His research focuses on several key areas:

  • Artificial Intelligence
  • Business Intelligence
  • Computational Intelligence
  • Data Analytics
  • Data Mining
  • Fuzzy Systems
  • Image Processing
  • Machine Learning
  • Natural Language Processing
  • Stock Price Prediction
  • Time Series Prediction

Professional Activities

At KMUTNB, he actively participates in:

  • Teaching graduate and undergraduate courses
  • Supervising research students
  • Contributing to academic publications
  • Leading research projects
  • Collaborating with international researchers

His work continues to influence computer science and engineering, particularly in Thailand and the broader Asian academic community.

Other FAQ

1. Who is this course designed for?
This course is ideal for students, data enthusiasts, and professionals seeking to deepen their knowledge of big data infrastructure, machine learning, and data analytics. It caters to those interested in pursuing careers in data science, business analytics, or related fields.

2. What are the prerequisites for enrolling in this course?
Basic programming skills (preferably in Python), a foundational understanding of mathematics and statistics, and familiarity with SQL are recommended. Prior exposure to data analytics or machine learning concepts is helpful but not mandatory.

3. Do I need prior experience with big data technologies like Hadoop or Spark?
No prior experience with big data tools is required. The course begins with foundational concepts and progresses to more advanced topics, ensuring all learners can follow along.

4. What programming languages and tools will be used in this course?
The course primarily uses Python and PySpark for programming and data analysis. It also covers tools for managing and analyzing data, such as Hadoop, HIVE, SQL, and NoSQL databases.

5. Will there be hands-on projects or assignments?
Yes, the course includes practical assignments and real-world case studies to help you apply the concepts and tools covered in the curriculum. These projects span various domains, such as business analytics, healthcare, and industrial applications.

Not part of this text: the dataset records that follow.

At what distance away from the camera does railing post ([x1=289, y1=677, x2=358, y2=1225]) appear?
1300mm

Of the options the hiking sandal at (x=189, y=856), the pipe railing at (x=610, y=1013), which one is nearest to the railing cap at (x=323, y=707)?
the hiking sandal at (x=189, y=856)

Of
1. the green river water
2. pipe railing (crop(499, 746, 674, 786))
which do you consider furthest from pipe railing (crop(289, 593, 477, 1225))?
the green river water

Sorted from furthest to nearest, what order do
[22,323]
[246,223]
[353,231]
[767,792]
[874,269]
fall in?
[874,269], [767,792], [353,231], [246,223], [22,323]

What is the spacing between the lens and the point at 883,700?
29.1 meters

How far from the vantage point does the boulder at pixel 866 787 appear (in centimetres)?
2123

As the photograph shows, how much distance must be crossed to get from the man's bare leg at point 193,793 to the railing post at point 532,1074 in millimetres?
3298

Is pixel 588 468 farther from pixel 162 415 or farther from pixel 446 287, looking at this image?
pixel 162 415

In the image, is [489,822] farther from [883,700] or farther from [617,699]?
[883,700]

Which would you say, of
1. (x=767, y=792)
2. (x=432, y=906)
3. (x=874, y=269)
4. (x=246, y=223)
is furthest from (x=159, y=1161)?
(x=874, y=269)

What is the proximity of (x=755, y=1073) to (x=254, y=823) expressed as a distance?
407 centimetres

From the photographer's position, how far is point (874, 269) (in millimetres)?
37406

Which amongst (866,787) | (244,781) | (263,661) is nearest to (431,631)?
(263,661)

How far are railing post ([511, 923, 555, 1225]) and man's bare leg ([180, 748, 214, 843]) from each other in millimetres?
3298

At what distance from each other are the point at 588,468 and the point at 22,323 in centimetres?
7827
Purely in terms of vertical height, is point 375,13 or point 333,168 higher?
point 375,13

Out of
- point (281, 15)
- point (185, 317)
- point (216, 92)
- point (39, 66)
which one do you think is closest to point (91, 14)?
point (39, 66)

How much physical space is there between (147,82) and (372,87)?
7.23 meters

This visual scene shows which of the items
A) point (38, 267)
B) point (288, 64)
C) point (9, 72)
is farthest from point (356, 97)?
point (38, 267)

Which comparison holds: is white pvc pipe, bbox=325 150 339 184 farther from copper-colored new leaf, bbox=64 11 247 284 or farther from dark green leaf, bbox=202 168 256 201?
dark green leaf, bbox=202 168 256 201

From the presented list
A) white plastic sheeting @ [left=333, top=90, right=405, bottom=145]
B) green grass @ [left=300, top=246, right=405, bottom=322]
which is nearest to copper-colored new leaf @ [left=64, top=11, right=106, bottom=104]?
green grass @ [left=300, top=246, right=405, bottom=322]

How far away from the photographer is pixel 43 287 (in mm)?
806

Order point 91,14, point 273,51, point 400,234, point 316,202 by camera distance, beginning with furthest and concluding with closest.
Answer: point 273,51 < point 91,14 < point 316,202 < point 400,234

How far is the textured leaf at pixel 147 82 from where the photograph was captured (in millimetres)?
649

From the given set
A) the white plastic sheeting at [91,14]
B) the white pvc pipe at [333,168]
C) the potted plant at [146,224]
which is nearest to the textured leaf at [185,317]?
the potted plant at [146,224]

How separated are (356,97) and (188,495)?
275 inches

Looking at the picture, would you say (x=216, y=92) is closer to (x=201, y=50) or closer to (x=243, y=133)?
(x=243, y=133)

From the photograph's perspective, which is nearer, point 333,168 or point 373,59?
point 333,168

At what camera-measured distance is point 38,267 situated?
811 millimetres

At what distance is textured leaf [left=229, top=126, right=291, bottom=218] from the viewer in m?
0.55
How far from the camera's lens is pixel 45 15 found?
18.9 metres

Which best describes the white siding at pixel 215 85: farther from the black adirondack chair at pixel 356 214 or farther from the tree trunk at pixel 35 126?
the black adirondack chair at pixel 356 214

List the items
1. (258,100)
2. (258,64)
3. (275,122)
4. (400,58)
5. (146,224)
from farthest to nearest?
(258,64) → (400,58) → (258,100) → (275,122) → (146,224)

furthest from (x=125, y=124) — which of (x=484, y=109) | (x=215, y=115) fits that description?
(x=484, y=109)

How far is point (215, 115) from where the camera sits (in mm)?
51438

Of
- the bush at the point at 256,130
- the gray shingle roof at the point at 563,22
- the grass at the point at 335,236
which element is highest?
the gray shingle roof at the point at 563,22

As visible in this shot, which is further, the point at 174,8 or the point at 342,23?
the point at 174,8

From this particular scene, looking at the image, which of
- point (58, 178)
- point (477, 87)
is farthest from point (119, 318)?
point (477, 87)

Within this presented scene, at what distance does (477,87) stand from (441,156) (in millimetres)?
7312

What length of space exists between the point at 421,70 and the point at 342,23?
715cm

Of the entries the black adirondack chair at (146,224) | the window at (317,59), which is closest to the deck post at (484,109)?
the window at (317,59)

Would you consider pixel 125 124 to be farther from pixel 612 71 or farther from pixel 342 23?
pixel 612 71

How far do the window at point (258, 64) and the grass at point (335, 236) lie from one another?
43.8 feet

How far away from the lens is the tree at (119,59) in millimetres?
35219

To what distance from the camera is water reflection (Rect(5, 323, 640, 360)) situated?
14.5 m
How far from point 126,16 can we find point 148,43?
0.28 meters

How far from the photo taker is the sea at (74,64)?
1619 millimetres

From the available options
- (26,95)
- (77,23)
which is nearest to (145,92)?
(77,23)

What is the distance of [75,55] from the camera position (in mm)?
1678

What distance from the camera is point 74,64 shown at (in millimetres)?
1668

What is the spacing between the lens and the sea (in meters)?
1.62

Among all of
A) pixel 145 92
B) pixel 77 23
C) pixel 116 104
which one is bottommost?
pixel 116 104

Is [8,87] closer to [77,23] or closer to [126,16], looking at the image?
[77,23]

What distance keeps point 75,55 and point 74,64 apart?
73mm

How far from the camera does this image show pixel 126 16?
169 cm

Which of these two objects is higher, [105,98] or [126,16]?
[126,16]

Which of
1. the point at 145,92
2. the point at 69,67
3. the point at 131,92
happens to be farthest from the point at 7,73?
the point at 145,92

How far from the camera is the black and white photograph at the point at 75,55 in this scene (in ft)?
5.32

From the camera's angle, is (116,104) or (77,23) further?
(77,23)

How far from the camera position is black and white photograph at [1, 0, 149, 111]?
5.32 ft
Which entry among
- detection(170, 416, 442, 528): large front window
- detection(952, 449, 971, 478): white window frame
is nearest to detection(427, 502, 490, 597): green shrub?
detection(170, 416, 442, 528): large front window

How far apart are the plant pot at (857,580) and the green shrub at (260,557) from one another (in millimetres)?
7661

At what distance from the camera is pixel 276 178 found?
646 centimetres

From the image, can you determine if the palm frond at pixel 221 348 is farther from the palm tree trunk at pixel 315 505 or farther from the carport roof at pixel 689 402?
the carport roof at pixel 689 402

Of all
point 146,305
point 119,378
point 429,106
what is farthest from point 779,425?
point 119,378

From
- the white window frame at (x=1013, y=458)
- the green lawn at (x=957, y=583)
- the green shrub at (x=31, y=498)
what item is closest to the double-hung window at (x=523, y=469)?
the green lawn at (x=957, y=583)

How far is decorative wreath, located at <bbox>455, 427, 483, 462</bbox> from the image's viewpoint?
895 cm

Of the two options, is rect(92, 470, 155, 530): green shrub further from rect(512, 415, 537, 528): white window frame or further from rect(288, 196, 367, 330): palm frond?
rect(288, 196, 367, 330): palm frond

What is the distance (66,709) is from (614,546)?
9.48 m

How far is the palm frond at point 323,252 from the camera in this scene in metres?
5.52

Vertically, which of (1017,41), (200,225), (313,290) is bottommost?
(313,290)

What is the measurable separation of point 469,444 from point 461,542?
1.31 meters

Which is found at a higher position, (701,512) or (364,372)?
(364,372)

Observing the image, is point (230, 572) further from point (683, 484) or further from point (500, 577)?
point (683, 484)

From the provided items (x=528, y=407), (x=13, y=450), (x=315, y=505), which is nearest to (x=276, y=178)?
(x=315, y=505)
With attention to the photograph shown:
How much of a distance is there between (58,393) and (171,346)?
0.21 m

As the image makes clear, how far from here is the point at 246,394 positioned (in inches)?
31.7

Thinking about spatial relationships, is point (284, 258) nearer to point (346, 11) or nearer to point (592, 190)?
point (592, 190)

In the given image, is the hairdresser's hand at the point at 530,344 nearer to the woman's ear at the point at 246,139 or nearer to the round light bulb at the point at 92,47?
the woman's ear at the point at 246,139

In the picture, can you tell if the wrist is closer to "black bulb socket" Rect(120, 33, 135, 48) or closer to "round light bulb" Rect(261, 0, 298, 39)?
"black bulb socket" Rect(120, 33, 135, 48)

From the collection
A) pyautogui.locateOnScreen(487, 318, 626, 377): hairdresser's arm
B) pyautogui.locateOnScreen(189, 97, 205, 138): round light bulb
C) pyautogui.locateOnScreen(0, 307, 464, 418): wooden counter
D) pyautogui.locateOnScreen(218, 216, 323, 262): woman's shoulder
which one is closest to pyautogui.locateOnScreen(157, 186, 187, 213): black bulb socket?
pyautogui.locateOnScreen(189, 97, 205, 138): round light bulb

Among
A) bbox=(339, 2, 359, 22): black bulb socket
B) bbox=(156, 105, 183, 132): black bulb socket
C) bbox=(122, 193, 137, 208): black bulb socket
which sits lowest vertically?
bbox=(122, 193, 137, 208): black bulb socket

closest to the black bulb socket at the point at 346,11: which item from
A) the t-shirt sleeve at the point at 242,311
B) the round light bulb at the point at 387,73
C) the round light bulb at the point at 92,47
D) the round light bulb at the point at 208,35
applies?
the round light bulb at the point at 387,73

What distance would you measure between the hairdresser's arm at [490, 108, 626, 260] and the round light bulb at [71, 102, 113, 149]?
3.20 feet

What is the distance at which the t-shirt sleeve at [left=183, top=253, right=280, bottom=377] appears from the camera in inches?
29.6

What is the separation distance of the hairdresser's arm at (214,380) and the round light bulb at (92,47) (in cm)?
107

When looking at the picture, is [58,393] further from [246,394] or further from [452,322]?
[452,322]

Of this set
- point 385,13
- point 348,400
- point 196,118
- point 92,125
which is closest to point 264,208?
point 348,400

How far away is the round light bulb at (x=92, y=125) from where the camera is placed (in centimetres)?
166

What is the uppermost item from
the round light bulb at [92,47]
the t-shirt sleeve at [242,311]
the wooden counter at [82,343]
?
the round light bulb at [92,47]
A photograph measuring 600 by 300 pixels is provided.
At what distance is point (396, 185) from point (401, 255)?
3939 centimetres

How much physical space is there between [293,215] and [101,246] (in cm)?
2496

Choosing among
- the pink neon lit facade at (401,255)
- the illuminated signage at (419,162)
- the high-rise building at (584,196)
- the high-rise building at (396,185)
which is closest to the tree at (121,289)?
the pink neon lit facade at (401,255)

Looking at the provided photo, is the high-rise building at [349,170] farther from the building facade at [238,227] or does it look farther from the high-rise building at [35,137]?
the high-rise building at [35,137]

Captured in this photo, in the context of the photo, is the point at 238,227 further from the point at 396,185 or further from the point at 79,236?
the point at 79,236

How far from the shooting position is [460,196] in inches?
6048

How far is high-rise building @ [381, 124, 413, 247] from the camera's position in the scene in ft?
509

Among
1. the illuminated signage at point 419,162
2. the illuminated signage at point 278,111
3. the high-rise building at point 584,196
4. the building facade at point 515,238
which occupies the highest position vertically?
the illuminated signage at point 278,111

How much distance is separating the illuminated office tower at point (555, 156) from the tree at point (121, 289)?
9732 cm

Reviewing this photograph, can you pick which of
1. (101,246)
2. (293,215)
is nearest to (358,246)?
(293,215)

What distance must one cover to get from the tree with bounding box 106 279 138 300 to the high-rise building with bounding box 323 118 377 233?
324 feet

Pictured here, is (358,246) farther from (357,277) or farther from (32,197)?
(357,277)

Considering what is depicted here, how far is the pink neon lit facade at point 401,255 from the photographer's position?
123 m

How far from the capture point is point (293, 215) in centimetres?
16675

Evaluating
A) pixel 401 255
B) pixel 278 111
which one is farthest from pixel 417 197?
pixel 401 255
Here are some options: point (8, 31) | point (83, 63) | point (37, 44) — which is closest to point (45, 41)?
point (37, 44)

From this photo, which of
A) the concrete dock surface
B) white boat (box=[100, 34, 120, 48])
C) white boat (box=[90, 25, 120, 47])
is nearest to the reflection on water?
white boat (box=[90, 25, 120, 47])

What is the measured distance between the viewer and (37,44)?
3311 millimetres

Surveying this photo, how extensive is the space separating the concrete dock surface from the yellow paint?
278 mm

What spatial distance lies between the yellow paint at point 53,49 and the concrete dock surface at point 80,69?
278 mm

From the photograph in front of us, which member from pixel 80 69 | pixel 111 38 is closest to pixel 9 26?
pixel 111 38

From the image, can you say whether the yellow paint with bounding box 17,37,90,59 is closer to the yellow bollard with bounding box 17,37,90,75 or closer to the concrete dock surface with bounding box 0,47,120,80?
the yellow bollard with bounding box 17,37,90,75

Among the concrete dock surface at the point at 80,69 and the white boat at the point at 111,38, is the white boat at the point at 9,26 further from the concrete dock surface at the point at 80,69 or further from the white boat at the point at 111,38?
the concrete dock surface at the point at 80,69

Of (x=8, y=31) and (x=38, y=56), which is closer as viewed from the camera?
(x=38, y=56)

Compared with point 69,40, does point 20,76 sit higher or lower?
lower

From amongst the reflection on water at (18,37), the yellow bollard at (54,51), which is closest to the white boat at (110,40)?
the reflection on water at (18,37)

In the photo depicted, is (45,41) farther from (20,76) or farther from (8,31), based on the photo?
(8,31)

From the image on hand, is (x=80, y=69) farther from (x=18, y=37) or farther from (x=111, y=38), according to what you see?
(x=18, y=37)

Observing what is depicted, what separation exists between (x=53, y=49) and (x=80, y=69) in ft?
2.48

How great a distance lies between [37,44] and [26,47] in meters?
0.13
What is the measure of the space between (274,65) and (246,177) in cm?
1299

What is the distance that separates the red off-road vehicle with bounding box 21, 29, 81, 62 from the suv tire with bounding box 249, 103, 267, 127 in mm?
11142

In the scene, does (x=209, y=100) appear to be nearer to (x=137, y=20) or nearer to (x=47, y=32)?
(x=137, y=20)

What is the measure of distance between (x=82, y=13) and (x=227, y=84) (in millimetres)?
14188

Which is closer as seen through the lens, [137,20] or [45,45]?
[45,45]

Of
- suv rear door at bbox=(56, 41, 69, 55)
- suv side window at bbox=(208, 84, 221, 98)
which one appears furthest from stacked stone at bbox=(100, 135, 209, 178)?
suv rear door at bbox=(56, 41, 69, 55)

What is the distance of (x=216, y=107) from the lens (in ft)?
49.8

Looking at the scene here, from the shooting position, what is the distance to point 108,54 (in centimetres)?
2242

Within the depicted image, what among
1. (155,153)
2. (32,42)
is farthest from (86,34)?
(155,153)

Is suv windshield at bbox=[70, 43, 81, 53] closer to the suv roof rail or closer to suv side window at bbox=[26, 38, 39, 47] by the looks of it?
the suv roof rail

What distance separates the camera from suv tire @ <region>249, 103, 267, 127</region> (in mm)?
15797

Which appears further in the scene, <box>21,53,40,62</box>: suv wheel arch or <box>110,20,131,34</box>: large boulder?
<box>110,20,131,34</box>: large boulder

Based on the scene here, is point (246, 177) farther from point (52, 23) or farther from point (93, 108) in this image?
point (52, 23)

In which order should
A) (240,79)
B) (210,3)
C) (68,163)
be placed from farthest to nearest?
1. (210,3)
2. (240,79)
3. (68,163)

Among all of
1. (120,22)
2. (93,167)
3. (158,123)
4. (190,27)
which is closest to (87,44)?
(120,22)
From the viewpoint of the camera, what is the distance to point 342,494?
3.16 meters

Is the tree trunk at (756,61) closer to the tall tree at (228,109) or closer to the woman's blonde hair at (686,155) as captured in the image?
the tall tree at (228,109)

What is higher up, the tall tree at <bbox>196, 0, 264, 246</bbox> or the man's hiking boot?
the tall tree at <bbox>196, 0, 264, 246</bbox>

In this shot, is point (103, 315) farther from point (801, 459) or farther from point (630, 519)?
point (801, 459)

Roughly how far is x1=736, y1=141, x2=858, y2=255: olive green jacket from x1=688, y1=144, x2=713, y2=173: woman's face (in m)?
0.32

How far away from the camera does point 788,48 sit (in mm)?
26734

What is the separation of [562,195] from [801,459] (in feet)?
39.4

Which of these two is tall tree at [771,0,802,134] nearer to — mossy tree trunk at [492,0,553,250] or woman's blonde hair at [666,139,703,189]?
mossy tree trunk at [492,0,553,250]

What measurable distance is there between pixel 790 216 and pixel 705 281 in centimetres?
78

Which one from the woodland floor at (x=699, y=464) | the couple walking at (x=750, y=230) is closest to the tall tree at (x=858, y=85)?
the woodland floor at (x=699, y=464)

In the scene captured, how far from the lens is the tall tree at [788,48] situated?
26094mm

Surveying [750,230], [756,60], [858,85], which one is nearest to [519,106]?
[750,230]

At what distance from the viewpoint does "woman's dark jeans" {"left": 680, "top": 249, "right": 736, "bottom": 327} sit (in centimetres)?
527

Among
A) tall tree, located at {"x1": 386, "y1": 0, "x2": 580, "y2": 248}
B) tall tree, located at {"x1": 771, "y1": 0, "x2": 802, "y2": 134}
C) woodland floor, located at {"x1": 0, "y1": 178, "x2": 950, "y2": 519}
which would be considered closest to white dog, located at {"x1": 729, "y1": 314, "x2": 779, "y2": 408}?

6. How is the course delivered?
Depending on the institution or platform, the course can be delivered online, in person, or as a hybrid program. It includes a mix of lectures, hands-on labs, and project work.

7. How long does the course take to complete?
The duration of the course depends on the institution or platform offering it. Typically, it ranges from 8 to 16 weeks, depending on the depth and intensity of the material.

8. What kind of certification will I receive upon completion?
Depending on the course provider, participants will receive a certificate of completion or achievement. Certifications may highlight proficiency in big data tools, programming, and machine learning.

9. Will this course prepare me for a career in data analytics or data science?
Yes, this course equips you with in-demand skills like data mining, big data processing, machine learning, and data visualization, which are critical for roles in data analytics, data science, and related fields.

10. What support is available for participants during the course?
Participants will have access to course materials, discussion forums, instructor support, and additional resources for troubleshooting and further learning.

11. What types of datasets will we work with?
The course uses a variety of datasets, including structured, unstructured, and semi-structured data, to provide hands-on experience with real-world data challenges.

12. Are there any assessments or exams in the course?
The course includes quizzes, assignments, and project evaluations to assess your understanding and application of the concepts.

13. Can I take this course while working full-time?
Yes, the course is designed to accommodate working professionals. The flexible schedule allows participants to learn independently, especially in online or part-time formats.

14. How does this course differ from other data analytics or machine learning courses?
This course uniquely integrates big data infrastructure, programming, and machine learning with hands-on projects, focusing on theoretical understanding and practical applications across diverse industries.

15. Can I access course materials after completing the course?
Access policies depend on the course provider. Many institutions offer lifetime or extended access to course materials for reference after completion.